▸ Document extract:
┄┄┄┄┄┄

Or those – vastly more numerous – who live in other lands but have British heritage? All those many millions Winston Churchill tried to scoop up in his History of the English Speaking Peoples (another title on my shelf).
On the mainland, of Europe or any other continent, the picture gets rapidly more blurred.
Consider that territory which in the past 100 years has been successively Russian, German, Polish, Lithuanian, Russian again, German again, Soviet Russian and is now independent Lithuania.
Today it’s a tiny country, but once it ruled part of what is now Poland, a large slab of what’s now Russia, and all of present-day Belarus and Ukraine.
Should any written history of Lithuania consider all the lands it once contained, or only the small area it denotes now? Or should its focus keep widening and narrowing as it moves through the centuries?
Some of my ancestors grew up in the Lithuanian capital, Vilnius, considering themselves Russian, speaking Russian. The Nobel Prize-winning writer Czeslaw Milosz was raised there as a Pole, speaking Polish.
Yet somehow the Lithuanian language survived and now flourishes, within its much reduced borders, along with a strong sense of Lithuanian identity.
The question is: Why?
The answers are many and complex. Some of them are no doubt beyond my understanding.
But the question is still worth asking. Not just about Lithuania, or Russia, or the Jews, or England, or Britain.
Why, when throughout history it has caused more wars, death and suffering than any other idea – except, maybe, religion – do we cling to the idea of the nation?

****

I PASSED a girl in the street the other day in a heavily Muslim part of east London.
She was fully veiled, so I didn’t see her face, but I could positively hear her smile.
She was hopping from trainer-clad foot to foot in typically teenage enjoyment while chatting loudly on her mobile phone, the way kids do around the world.
I didn’t hang around to eavesdrop, but the tone of her voice suggested she was probably discussing the normal sort of “relationship stuff” with a girl friend.
Whatever she was talking about, she was doing it in a broad Cockney accent liberally seasoned with good old Anglo-Saxon vulgarity. Did my old heart good.

┄┄┄┄┄┄

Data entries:

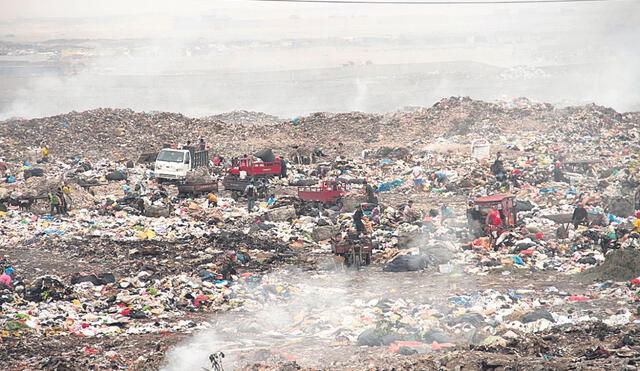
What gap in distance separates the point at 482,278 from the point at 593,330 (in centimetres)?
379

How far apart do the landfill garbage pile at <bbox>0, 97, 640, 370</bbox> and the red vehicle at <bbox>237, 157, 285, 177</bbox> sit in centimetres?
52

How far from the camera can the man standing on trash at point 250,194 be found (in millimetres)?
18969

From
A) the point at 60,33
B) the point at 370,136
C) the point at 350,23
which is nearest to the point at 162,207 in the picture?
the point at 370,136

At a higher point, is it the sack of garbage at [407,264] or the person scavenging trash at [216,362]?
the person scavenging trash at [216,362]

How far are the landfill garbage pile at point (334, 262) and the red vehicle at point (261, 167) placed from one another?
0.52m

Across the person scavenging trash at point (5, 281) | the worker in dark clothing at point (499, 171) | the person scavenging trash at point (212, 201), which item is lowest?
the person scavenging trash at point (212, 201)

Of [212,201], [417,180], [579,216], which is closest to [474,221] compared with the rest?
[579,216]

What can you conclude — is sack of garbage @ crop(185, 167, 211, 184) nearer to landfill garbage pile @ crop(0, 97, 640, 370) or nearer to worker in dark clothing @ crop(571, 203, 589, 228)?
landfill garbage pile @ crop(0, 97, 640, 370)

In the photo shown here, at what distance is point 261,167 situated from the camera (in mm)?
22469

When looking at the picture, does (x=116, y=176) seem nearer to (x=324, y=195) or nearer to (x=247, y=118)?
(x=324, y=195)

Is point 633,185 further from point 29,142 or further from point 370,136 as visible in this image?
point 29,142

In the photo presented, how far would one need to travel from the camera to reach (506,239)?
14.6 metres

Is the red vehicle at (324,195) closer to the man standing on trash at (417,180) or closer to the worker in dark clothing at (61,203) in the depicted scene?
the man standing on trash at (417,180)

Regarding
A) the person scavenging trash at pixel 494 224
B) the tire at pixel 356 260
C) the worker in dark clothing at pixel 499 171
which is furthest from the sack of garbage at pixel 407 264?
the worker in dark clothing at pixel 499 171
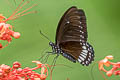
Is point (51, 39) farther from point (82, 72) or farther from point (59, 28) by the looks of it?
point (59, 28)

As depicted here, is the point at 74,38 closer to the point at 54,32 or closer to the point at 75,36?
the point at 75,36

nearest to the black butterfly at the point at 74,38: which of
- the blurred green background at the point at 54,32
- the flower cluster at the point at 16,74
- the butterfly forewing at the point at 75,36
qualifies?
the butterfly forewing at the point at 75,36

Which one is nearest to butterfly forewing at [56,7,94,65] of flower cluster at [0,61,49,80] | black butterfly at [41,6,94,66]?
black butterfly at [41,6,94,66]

┄┄┄┄┄┄

▸ Task list:
1/ Write out the passage on national identity between "Yet somehow the" and "England, or Britain.", inclusive.
2/ Translate this sentence from the passage on national identity into Spanish: "Yet somehow the Lithuanian language survived and now flourishes, within its much reduced borders, along with a strong sense of Lithuanian identity."
3/ Using the passage on national identity, answer these questions:
(a) Which writer was raised in Vilnius as a Pole, speaking Polish?
(b) In what part of London did the writer pass the girl in the street?
(c) What accent did the girl use while talking on her phone?

▸ Solutions to the exercise:
1/
Yet somehow the Lithuanian language survived and now flourishes, within its much reduced borders, along with a strong sense of Lithuanian identity.
The question is: Why?
The answers are many and complex. Some of them are no doubt beyond my understanding.
But the question is still worth asking. Not just about Lithuania, or Russia, or the Jews, or England, or Britain.

2/ Sin embargo, de algún modo la lengua lituana sobrevivió y hoy florece, dentro de sus fronteras muy reducidas, junto con un fuerte sentido de identidad lituana.

3/
(a) Czeslaw Milosz
(b) A heavily Muslim part of east London
(c) A broad Cockney accent